→ **EXTRACTED RECORDS**
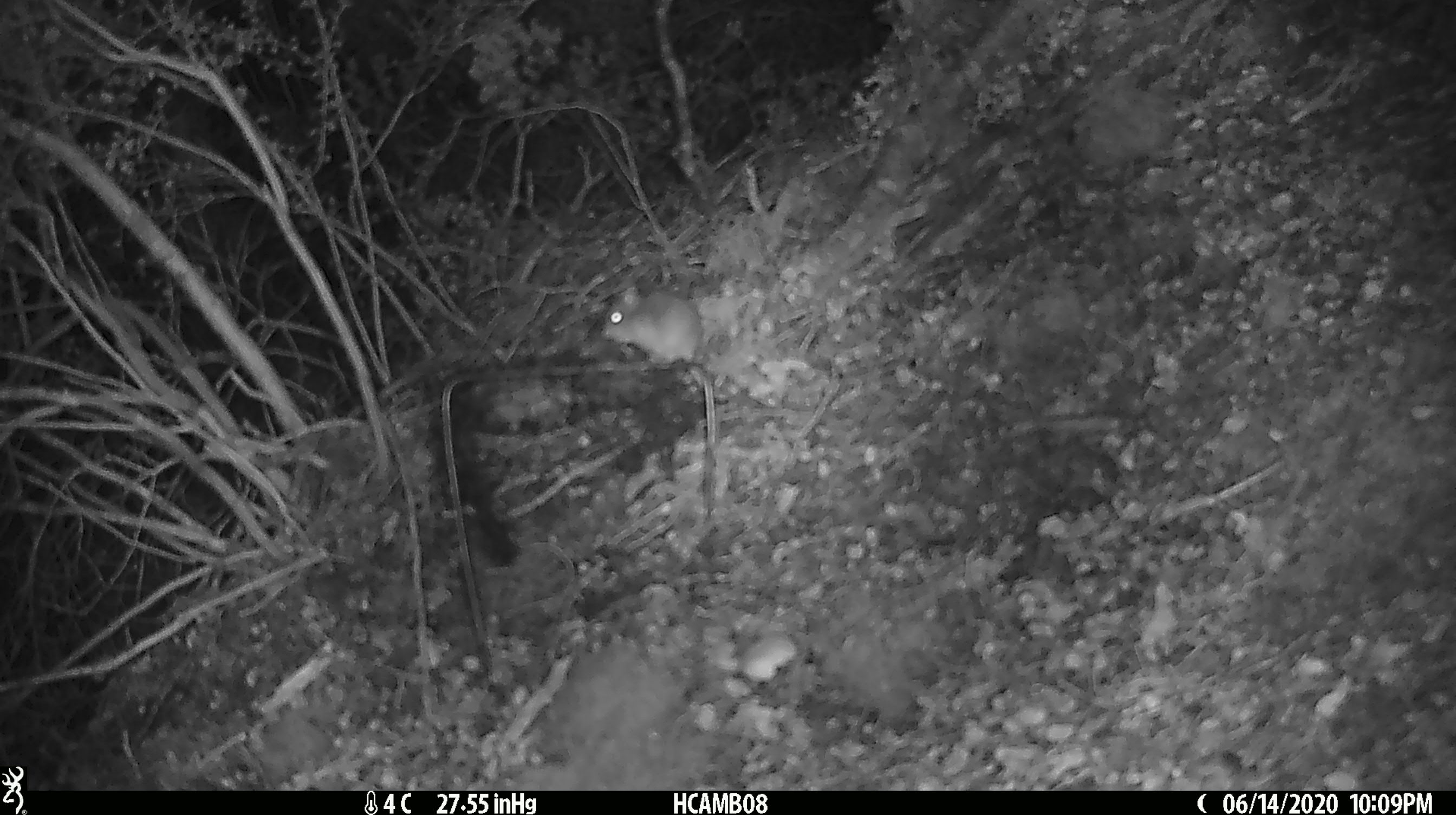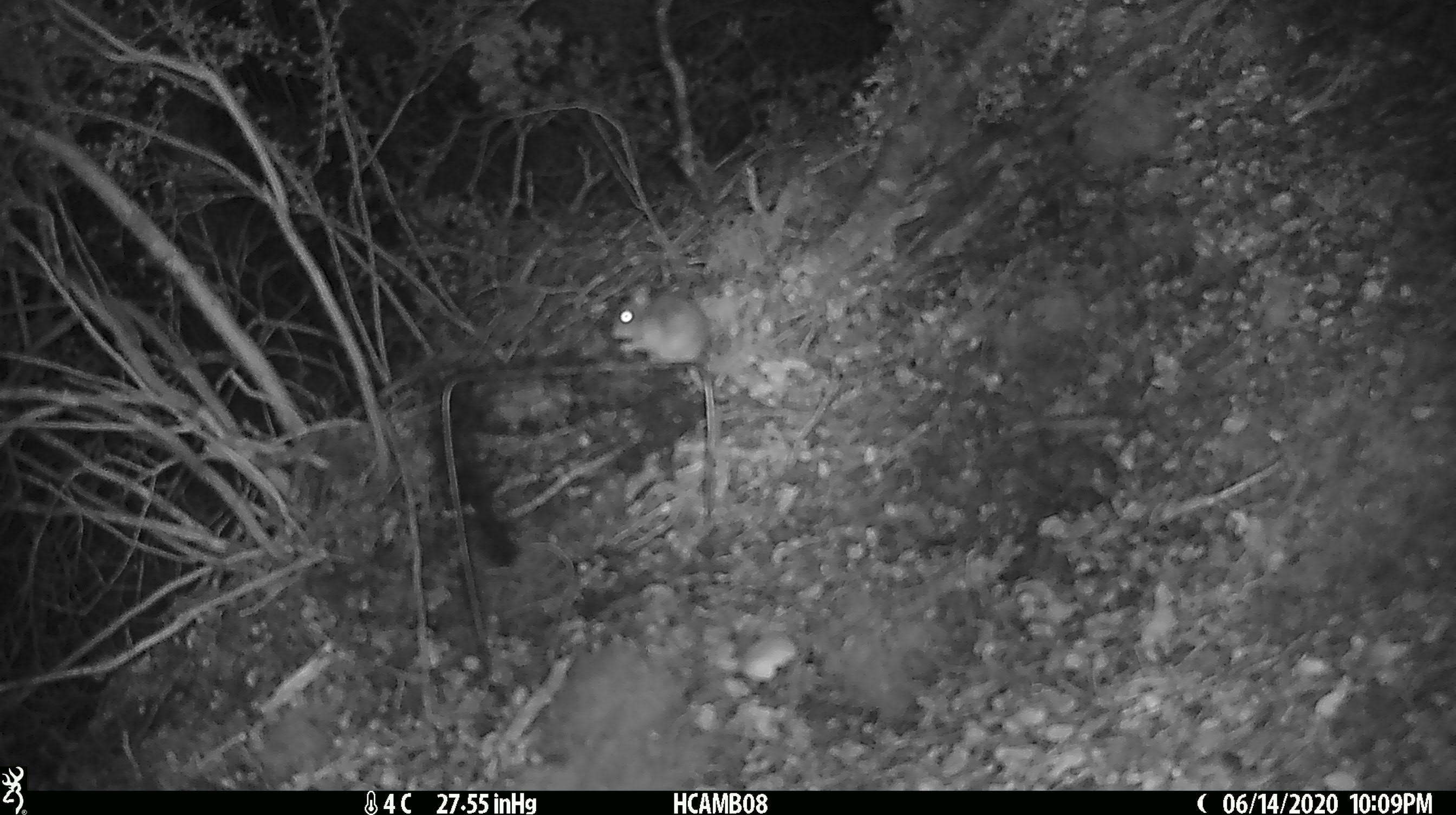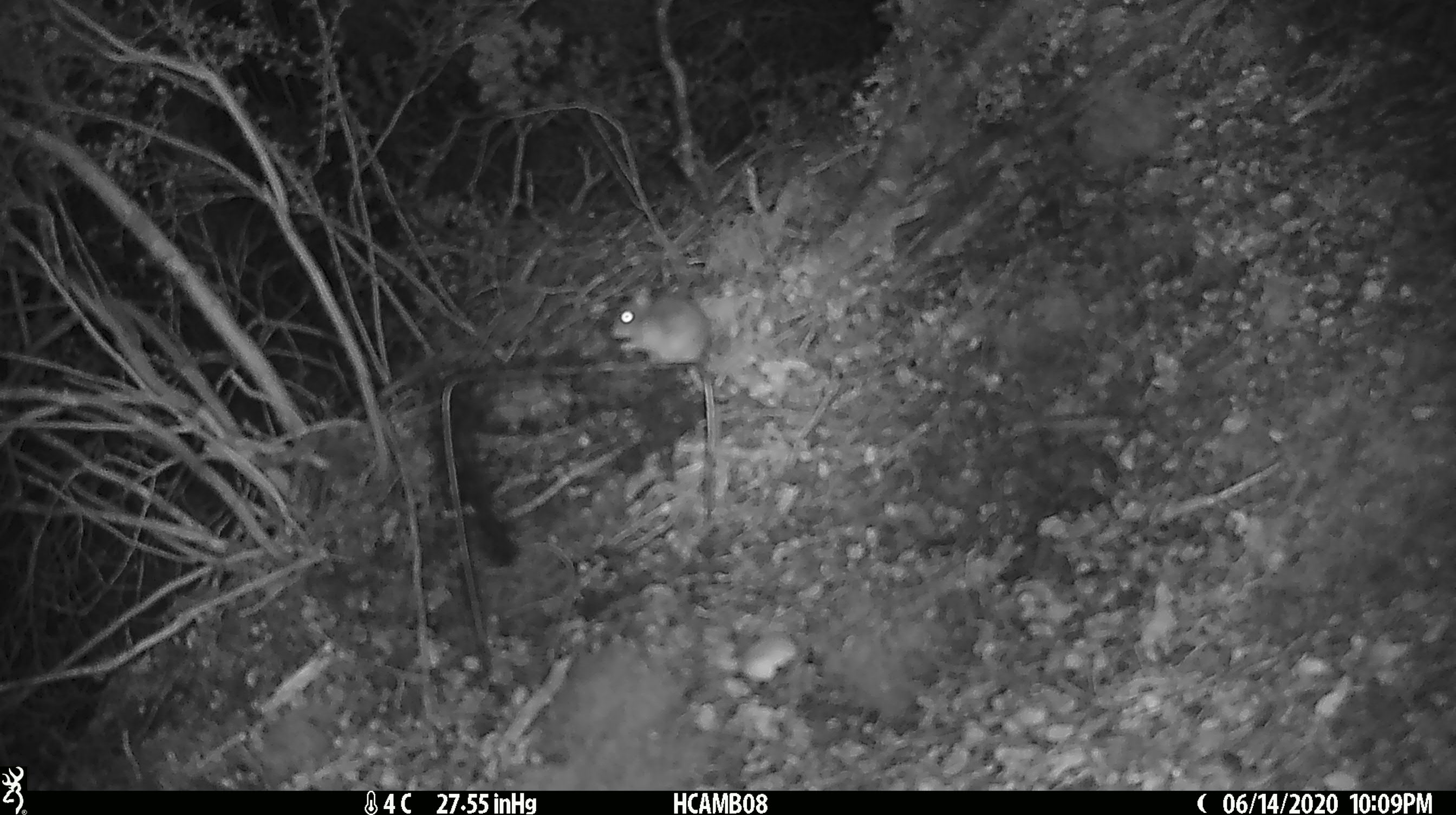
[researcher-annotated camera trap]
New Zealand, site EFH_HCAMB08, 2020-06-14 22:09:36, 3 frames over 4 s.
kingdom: Animalia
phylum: Chordata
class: Mammalia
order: Rodentia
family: Muridae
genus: Mus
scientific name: Mus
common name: mouse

→ **EXERCISE**
Repeat nothing before the line containing "order: Rodentia"; repeat that line and every later line of the listing exactly.

→ **REPLY**
order: Rodentia
family: Muridae
genus: Mus
scientific name: Mus
common name: mouse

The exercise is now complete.